**What needs to be done**
Answer these questions using the passage below on RF switch repeatability.
1. Which quantity in equation 8 is directly measured?
2. In which switch position are s-parameters measured, and in which is noise measured?
3. What two contact errors in electro-mechanical RF switches does the passage name?

Hereby F.total is a directly measured noise quantity and all other components in equation 8 depend on both Γ.s and the DUT s-parameters Sij, with {i,j}={1,2}. Therefore any changing component when switching between the signal measurement path (s-parameters) and the noise measurement path (by changing Γ.s) will affect the measurement accuracy (see  FIGS. 14 and 15 ).
 
     As can be seen in  FIG. 15 , there are two changing components, both in the signal path and the noise path when toggling between noise and s-parameter measurement: the two RF switches. When measuring s-parameters (signal path) the switches are in position 1-2 ( FIG. 4 ) and when measuring noise (noise path) the switches are in position 1-3. The source of measurement error is in the repeatability of the switches in going from position 1-2 to position 1-3; measured data are shown in  FIG. 14  for a good (a) and a bad (b) switch. The actual problem is exuberated by the fact that even good switches do deteriorate over time. 
     As can be seen in  FIGS. 5 and 6 , which illustrate the typical internal mechanism of electro-mechanical RF switches, there are a number of possible errors: either dirt particles (debris) can be introduced in the switch contact ( FIG. 6 a   ) or the jumper contact can be pushed away by the vertical pressure and create contact error ( FIG. 6 b   ). In both cases the contact is or becomes (over time) unreliable and causes measurement uncertainly.  FIG. 7  shows a schematic repeatability distribution error in transmission factor S 21  or S 31  of typical RF switches; comparing good (a) and bad (b) switches it is clear that an error will be created and will propagate through the measurement procedure as shown in equations 1 to 3 above.  FIG. 14  shows measured repeatability results for only a single switch operation (measuring S 21 , switching from 1-2 to 1-3 and back to 1-2 and re-measuring S 21 ) over a large frequency band for a good ( 140  to  141 ) and a bad ( 142  to  143 ) switch. This result represents a cause of unpredictable (random) measurement error.

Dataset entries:
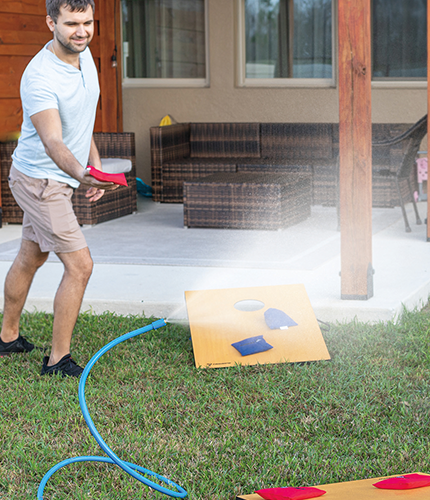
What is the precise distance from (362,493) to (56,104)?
5.79ft

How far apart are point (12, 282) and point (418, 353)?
67.9 inches

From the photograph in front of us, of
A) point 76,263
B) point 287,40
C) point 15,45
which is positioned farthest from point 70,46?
point 287,40

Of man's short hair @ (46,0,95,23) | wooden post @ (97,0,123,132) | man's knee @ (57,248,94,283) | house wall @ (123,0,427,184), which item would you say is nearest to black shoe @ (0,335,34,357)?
man's knee @ (57,248,94,283)

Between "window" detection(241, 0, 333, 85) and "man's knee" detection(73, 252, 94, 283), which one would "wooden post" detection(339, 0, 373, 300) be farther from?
"window" detection(241, 0, 333, 85)

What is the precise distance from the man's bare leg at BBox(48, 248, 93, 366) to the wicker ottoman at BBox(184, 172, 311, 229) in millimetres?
2931

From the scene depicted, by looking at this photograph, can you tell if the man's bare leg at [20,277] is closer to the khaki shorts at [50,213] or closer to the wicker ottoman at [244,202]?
the khaki shorts at [50,213]

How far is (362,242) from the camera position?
3.67m

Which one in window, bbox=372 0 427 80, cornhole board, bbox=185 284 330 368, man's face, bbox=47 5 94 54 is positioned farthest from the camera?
window, bbox=372 0 427 80

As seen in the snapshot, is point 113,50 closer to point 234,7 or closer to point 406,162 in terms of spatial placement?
point 234,7

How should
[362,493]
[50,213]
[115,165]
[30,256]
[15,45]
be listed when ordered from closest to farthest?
[362,493]
[50,213]
[30,256]
[115,165]
[15,45]

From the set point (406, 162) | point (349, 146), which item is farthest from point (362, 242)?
point (406, 162)

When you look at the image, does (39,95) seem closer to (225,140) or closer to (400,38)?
(225,140)

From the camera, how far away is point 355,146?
360cm

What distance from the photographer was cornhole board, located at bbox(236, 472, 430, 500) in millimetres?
1824
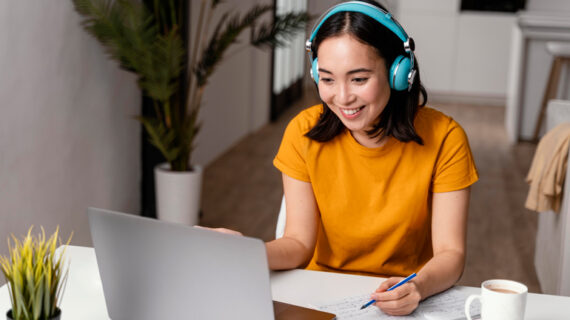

**Task answer**
1. F.total, a directly measured noise quantity.
2. S-parameters are measured with the switches in position 1-2, and noise is measured in position 1-3.
3. Dirt particles (debris) can get into the switch contact, or vertical pressure can push the jumper contact away and create a contact error.